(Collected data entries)
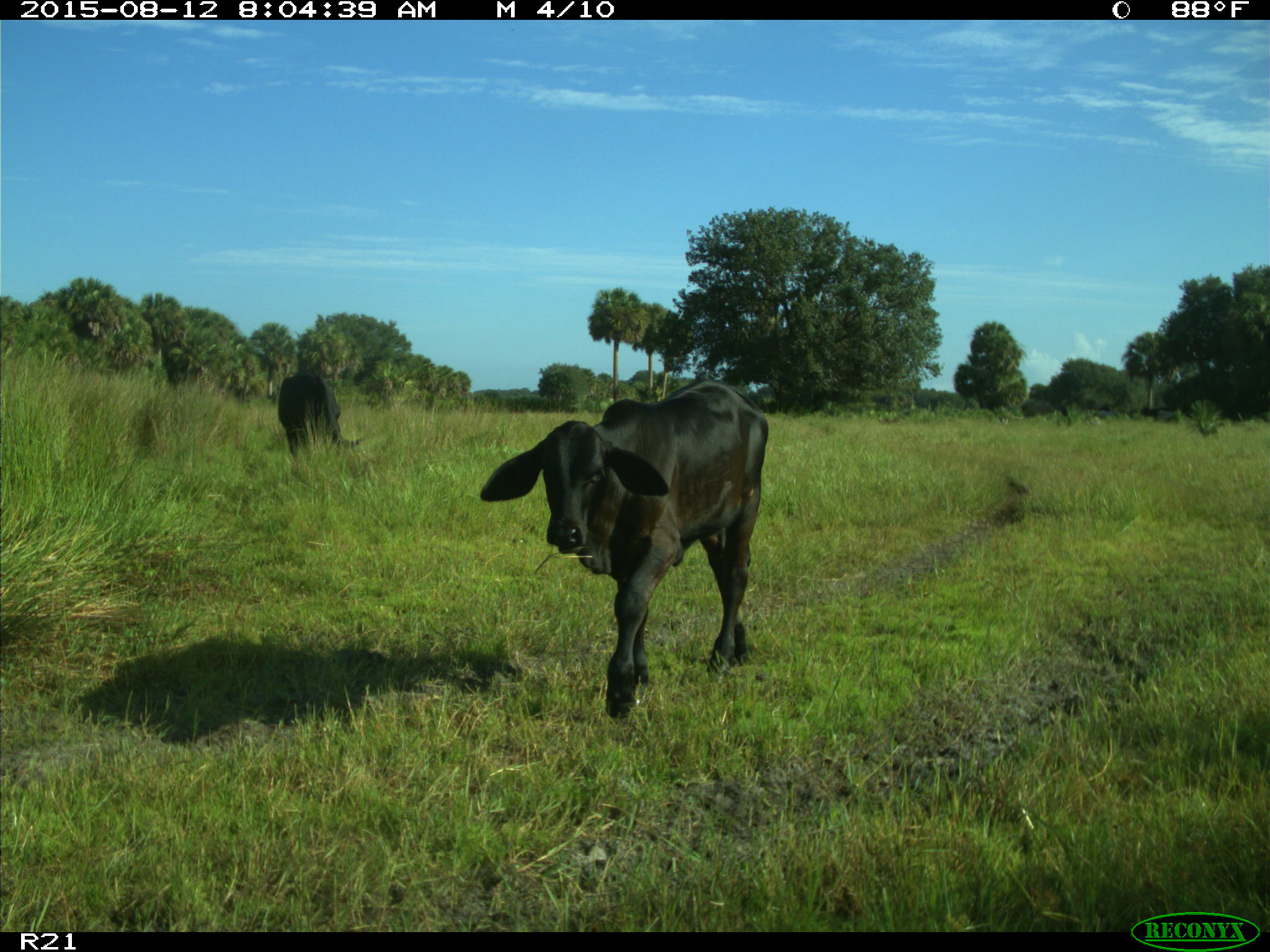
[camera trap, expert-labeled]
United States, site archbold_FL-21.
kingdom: Animalia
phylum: Chordata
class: Mammalia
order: Artiodactyla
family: Bovidae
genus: Bos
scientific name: Bos taurus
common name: domestic cow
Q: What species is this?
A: Bos taurus (domestic cow).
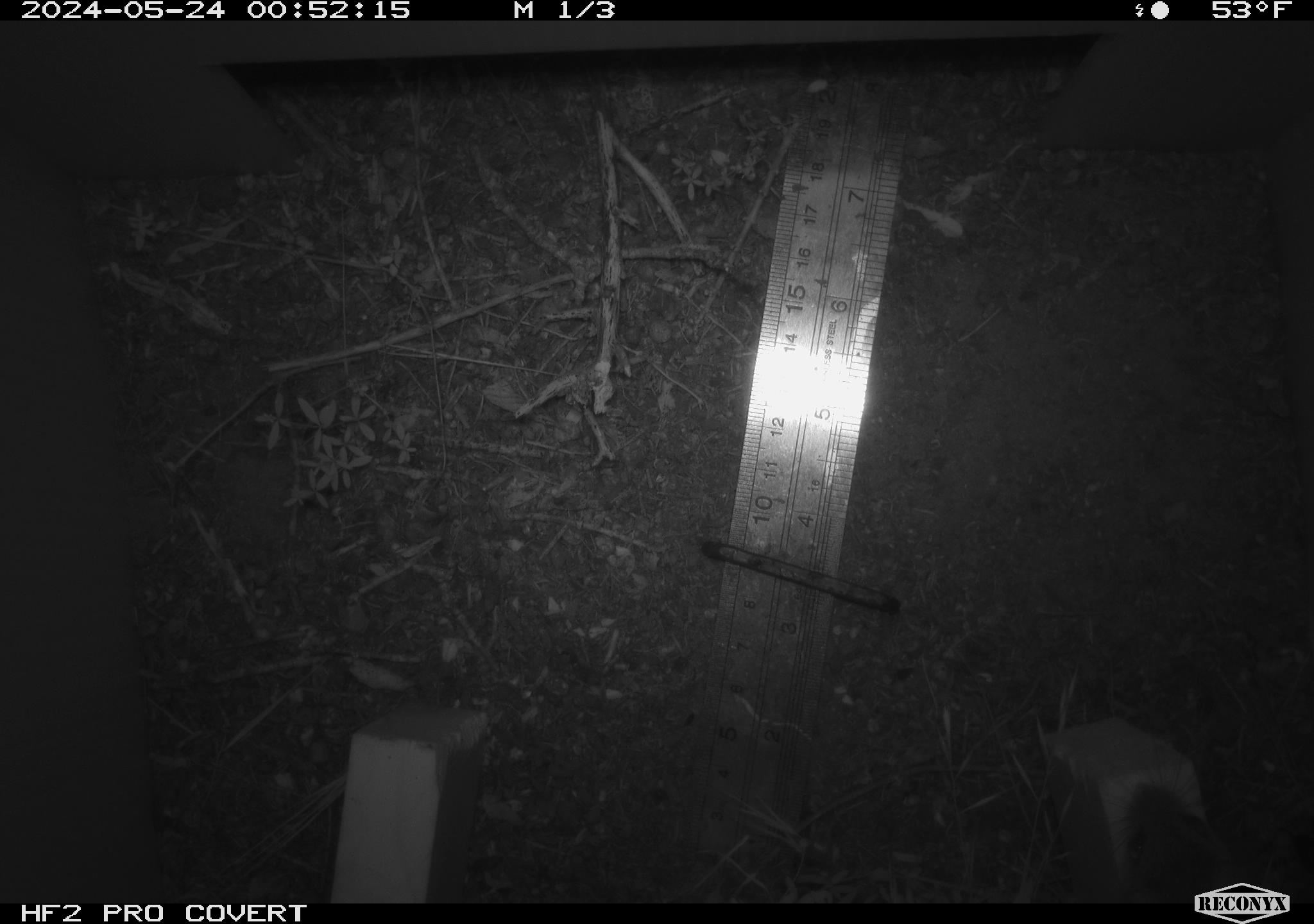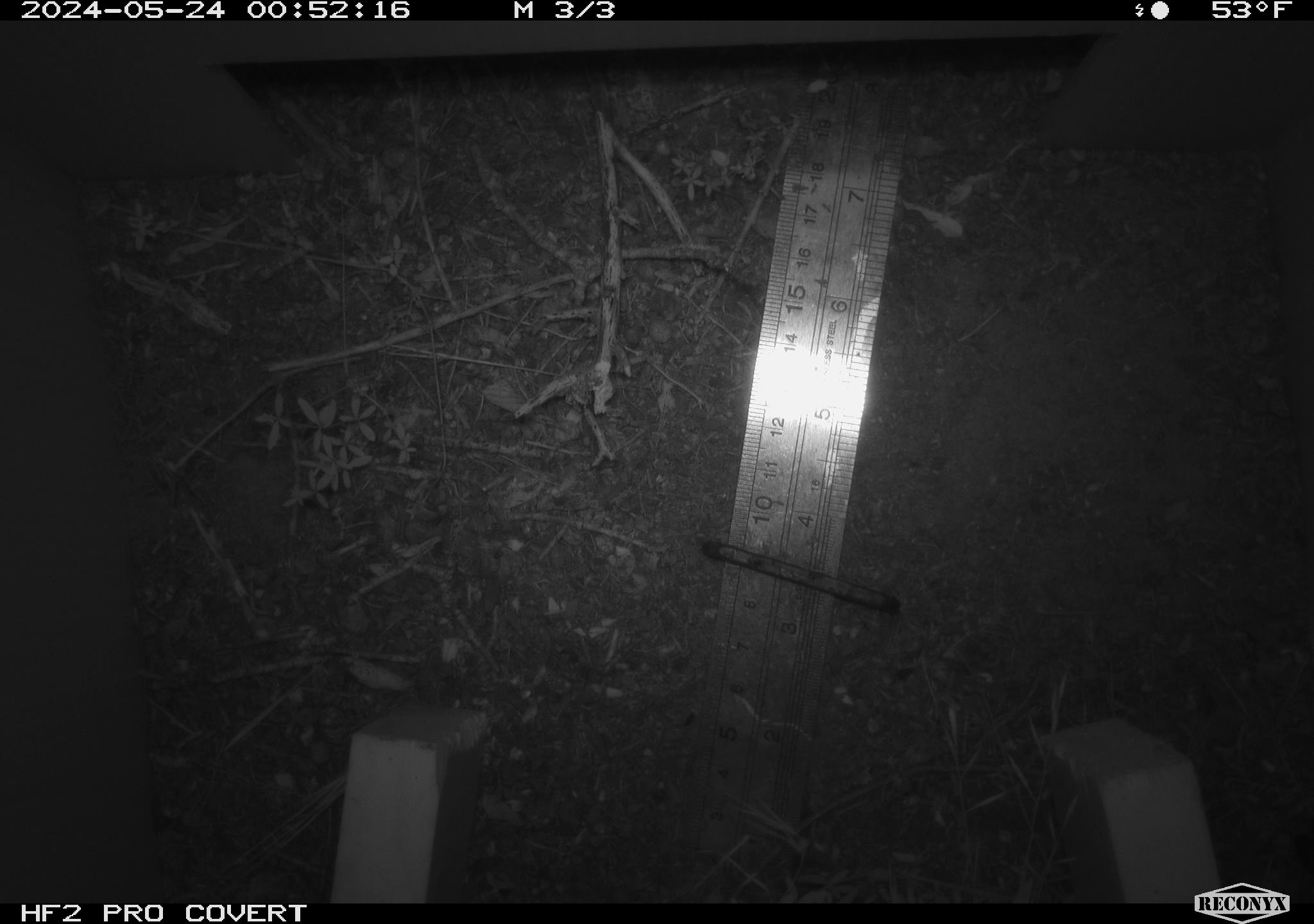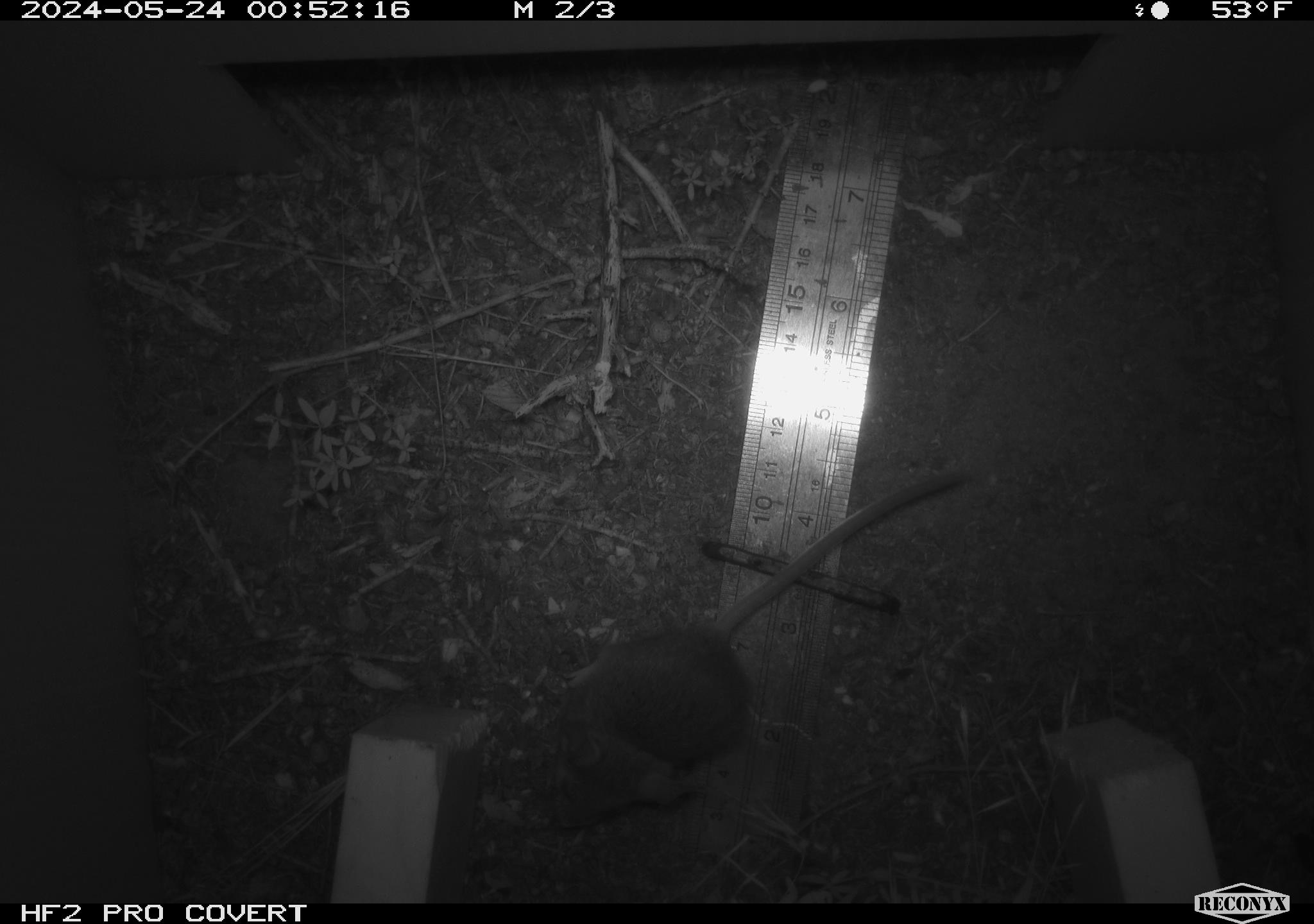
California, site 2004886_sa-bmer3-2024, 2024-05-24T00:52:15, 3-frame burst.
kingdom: Animalia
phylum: Chordata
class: Mammalia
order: Rodentia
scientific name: Rodentia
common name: mouse species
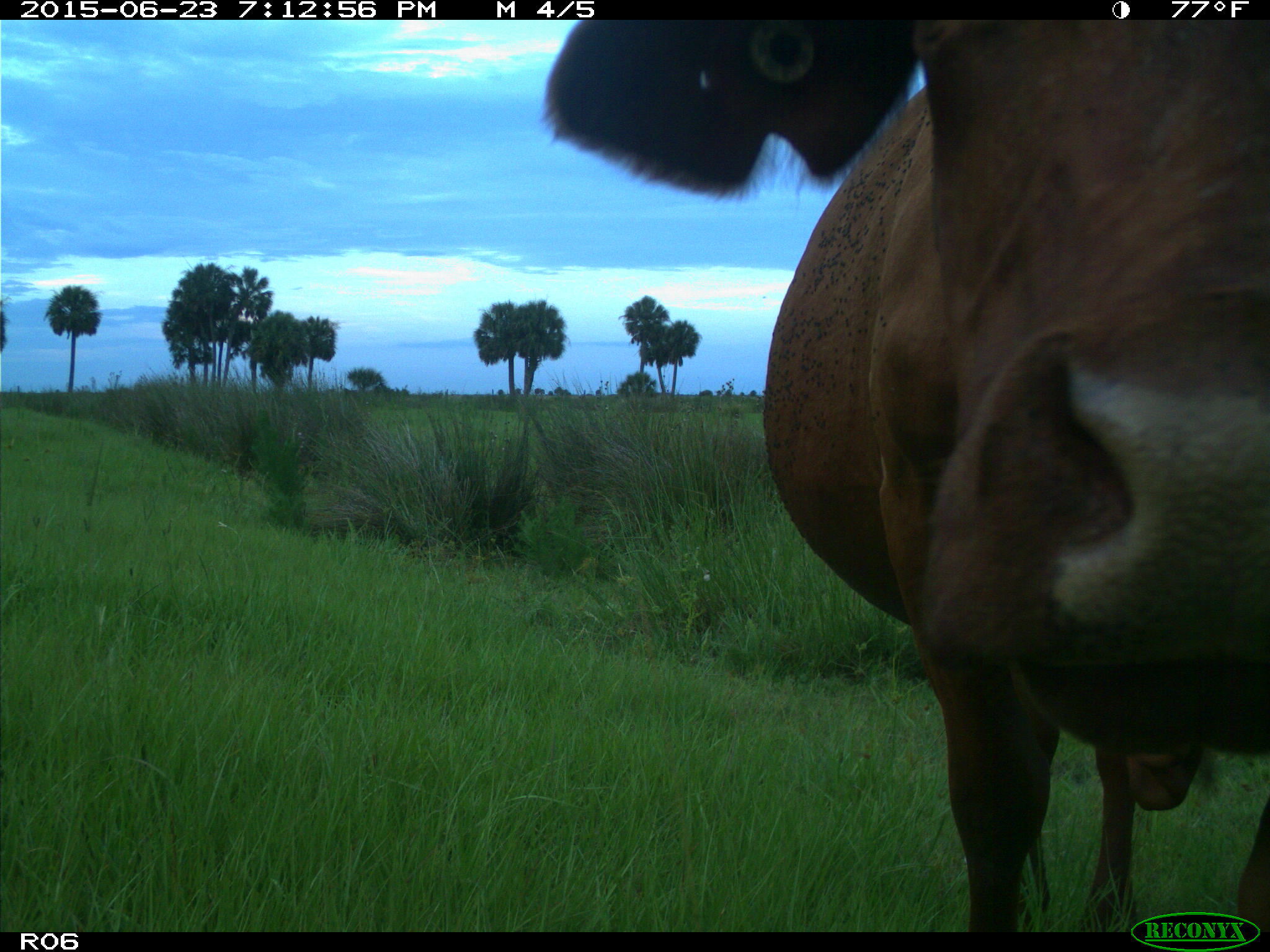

### Task item:
Write out every line from the data above that includes "name".

### Written response:
scientific name: Bos taurus
common name: domestic cow
scientific name: Rodentia
common name: mouse species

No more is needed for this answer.